20 March 2014

Inner Voices, 20.3.14

Brothers Peppe & Toni Servillo as the Saporito brothers
in di Filippo's satire 'Inner Voices' 
For the third time in two weeks Motley was successful queueing for returns for a sold-out show! 

Eduardo di Filippo’s black comedy (‘Le voci di dentro’was a satire on the breakdown of trust between neighbours and within families in a morally ravaged post-war Italy (1948).  This was its first UK outing since Ralph Richardson and Joan Plowright played it back in 1982 (Richardson's last performance). 

The show was performed in Neapolitan by the Teatro Uniti di Napoli on a minimalist white set at the Barbican.  Although reliance on surtitles eliminated some of the immediacy, it was fascinating to hear how different Neapolitan sounds from standard Tuscan Italian.  One of only three London showings on a global tour, tickets were sold out as it starred and was directed by the great Tony Servillo, undisputed ‘uomo di punta’ (top dog) of contemporary Italian stage and screen (star of ‘The Great Beauty’ and ‘Il Divo’).
 
Belated repentance from an un-tailored Tony Servillo in 'Inner Voices'
Servillo played Alberto Saporito, a broken-down bachelor who shares an apartment (whose only belongings are a set of broken wooden school-chairs) with his brother Carlo (an engagingly hang-dog performance from Servillo’s own brother Peppe).  Also living with them is ‘Zio Nicola’, an uncle who’s stubbornly chosen to live in silence--communicating only via fireworks--“because the world is deaf”.  It was fascinating to see Servillo exchange his crisp in-control on-screen demeanour to play—or more accurately to under-play--a jowly Chaplinesque bumbling tramp.  Servillo conveyed mountains with simple hand gestures, at one point transmitting all the lowliness of post-war humanity just by holding his head in his hands. 

Alberto hoping for breakfast from the family he's just denounced

His character Alberto, possibly suffering from a guilty conscience, experiences a dream (a mirror image of the maid's earlier dream about a 'murderous maggot') telling him his neighbours, the Cimmarutas (a collection of seaside-postcard grotesques) have killed his friend Aniello.  The diminutive Don Pasquale Cimmaruta (Gigio Morra) is being cuckolded by his voracious corseted late middle-aged wife, while their two children bicker and their Aunt Rosa (Betti Pedrazzi) bullies the lethargic maid Maria.  After denouncing the family to la polizia municipale, Alberto hastens round to their breakfast table, both to cadge food and to witness their arrests in person (“Burn them alive!” he cries disconcertingly, as they’re led away.). 

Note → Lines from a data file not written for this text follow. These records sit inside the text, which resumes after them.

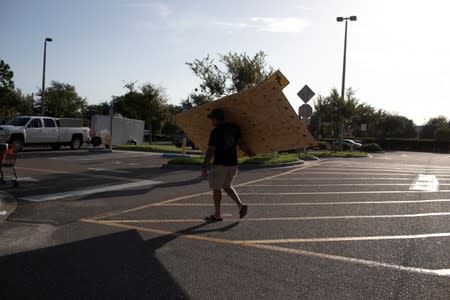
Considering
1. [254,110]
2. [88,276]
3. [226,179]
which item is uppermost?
[254,110]

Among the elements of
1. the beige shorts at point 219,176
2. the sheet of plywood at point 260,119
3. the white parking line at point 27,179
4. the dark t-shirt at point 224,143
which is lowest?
the white parking line at point 27,179

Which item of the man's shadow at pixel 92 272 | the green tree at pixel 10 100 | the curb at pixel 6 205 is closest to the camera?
the man's shadow at pixel 92 272

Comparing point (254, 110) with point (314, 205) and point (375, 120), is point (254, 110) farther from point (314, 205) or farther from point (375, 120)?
point (375, 120)

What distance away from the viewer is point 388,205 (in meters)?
8.47

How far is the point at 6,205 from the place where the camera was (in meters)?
8.06

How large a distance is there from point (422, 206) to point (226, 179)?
4.00 metres

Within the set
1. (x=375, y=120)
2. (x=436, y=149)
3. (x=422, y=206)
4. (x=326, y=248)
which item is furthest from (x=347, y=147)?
(x=326, y=248)

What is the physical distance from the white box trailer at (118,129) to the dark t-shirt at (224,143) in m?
23.2

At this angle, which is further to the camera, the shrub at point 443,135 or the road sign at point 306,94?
the shrub at point 443,135

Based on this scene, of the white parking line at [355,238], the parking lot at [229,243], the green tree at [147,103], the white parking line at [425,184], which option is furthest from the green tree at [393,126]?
the white parking line at [355,238]

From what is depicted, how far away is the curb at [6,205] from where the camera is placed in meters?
7.27

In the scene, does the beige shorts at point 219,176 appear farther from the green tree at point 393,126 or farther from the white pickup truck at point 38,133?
the green tree at point 393,126

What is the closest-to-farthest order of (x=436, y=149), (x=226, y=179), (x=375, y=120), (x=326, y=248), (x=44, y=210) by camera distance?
(x=326, y=248) < (x=226, y=179) < (x=44, y=210) < (x=436, y=149) < (x=375, y=120)

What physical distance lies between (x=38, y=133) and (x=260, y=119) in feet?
60.3
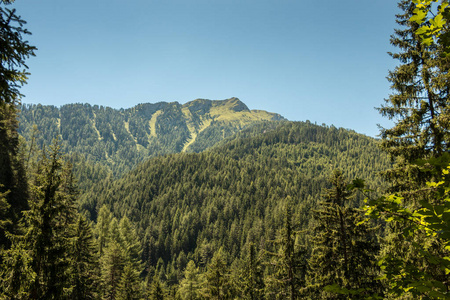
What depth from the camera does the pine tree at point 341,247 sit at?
1380 centimetres

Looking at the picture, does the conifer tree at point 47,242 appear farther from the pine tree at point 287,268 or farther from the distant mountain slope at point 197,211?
the distant mountain slope at point 197,211

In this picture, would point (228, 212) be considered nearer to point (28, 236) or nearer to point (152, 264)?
point (152, 264)

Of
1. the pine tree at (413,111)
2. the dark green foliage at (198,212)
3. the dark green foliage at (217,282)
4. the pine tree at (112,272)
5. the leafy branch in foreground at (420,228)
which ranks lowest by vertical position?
the dark green foliage at (198,212)

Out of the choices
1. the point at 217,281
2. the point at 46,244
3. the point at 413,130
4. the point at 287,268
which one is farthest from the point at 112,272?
the point at 413,130

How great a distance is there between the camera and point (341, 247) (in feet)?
47.3

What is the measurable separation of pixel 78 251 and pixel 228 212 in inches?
5469

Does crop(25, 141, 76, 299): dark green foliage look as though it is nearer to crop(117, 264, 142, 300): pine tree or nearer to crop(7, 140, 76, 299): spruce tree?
crop(7, 140, 76, 299): spruce tree

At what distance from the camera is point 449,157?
3.18 meters

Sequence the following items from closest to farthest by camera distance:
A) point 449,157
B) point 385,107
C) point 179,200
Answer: point 449,157 < point 385,107 < point 179,200

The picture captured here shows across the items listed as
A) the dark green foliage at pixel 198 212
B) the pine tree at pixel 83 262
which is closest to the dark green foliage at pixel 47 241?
the pine tree at pixel 83 262

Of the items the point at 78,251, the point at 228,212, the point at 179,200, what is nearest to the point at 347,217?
the point at 78,251

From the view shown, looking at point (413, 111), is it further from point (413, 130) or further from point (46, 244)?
point (46, 244)

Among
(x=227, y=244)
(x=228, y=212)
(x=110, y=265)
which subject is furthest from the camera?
(x=228, y=212)

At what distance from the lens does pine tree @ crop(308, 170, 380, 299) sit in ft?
45.3
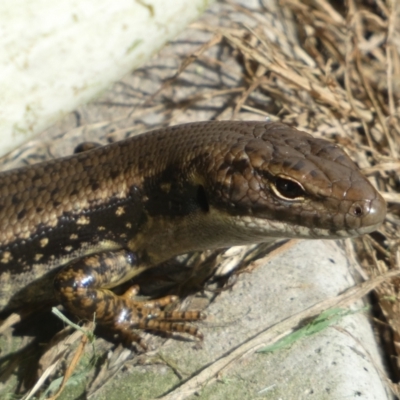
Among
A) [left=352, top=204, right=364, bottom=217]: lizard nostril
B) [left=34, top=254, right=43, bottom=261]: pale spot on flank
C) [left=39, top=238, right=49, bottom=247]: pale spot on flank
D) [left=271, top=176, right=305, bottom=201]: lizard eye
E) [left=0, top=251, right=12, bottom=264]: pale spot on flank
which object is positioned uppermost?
[left=271, top=176, right=305, bottom=201]: lizard eye

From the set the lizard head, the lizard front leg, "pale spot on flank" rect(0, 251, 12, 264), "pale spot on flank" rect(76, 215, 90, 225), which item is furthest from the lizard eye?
"pale spot on flank" rect(0, 251, 12, 264)

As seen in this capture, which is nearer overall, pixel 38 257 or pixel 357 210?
pixel 357 210

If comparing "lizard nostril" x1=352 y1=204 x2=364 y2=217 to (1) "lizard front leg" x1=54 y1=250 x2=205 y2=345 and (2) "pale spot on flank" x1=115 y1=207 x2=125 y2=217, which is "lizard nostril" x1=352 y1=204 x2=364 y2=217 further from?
(2) "pale spot on flank" x1=115 y1=207 x2=125 y2=217

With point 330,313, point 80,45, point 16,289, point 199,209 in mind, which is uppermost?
point 80,45

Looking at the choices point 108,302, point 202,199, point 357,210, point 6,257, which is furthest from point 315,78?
point 6,257

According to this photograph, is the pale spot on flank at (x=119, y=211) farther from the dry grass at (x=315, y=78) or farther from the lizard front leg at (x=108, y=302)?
the dry grass at (x=315, y=78)

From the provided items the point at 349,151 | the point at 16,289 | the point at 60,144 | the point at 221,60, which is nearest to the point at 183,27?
the point at 221,60

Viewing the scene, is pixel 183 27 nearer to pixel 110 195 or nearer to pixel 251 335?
pixel 110 195

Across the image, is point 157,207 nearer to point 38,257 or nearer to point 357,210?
point 38,257
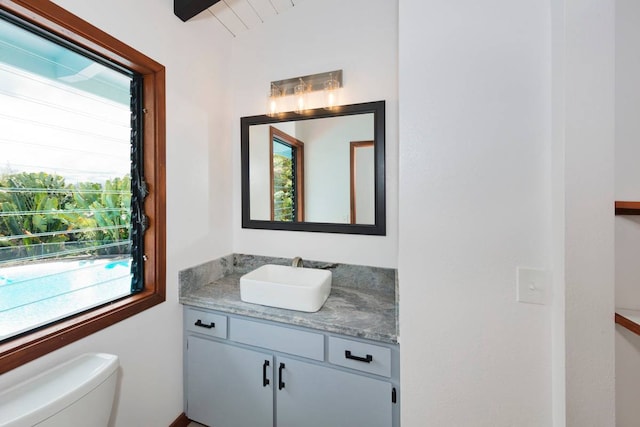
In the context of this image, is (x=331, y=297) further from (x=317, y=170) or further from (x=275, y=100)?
(x=275, y=100)

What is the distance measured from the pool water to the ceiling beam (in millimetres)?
1447

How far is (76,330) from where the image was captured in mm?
1103

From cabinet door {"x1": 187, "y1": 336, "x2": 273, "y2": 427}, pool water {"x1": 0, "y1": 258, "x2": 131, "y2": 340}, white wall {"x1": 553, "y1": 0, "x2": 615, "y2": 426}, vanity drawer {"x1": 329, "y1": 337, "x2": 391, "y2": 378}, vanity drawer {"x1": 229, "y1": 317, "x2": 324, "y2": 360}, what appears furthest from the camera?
cabinet door {"x1": 187, "y1": 336, "x2": 273, "y2": 427}

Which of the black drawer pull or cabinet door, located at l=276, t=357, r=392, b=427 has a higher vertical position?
the black drawer pull

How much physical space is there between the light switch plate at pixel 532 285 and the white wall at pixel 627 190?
0.74 feet

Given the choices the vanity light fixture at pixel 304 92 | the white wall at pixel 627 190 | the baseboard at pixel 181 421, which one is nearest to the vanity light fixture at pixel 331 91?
the vanity light fixture at pixel 304 92

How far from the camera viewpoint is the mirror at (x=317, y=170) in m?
1.71

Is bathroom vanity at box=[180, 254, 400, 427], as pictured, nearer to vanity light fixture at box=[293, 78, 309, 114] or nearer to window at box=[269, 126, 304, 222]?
window at box=[269, 126, 304, 222]

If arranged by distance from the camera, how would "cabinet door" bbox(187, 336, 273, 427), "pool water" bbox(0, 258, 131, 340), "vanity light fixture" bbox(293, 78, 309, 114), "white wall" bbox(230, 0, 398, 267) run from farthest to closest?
"vanity light fixture" bbox(293, 78, 309, 114), "white wall" bbox(230, 0, 398, 267), "cabinet door" bbox(187, 336, 273, 427), "pool water" bbox(0, 258, 131, 340)

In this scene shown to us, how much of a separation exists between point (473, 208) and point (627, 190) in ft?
1.50

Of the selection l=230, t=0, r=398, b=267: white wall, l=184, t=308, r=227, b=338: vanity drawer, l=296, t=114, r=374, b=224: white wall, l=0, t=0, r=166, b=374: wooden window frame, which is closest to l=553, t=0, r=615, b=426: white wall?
l=230, t=0, r=398, b=267: white wall

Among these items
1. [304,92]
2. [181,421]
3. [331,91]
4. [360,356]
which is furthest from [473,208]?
[181,421]

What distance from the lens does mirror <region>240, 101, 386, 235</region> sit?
5.60 feet

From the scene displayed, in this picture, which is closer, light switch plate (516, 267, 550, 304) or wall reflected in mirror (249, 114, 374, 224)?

What you'd call a 'lived-in' face!
Neapolitan playwright Eduardo di Filippo (1900-84)
In classic absurdist style, the dream then becomes father to the reality as, despite Alberto's belated repentance, each member of the family denounce each other in turn, thinking he has evidence of their guilt.  This is a world in which everyone is prepared to sell everyone else out for their own advantage.  It was far closer to the ‘theatre of the absurd’ than to Pirandello, with some of the same sense of menace as Rhinocéros (which Motley was privileged to see at the Barbican last year en francais).  The two dried-up brothers also had more than a hint of Beckett's Vladimir and Estragon about them.  It was altogether a more interesting offering than the Almeida’s blandly whimsical production of di Filippo’s ‘Filumena’ (Motley's only other experience of this playwright) and deservedly generated a rapturous audience response.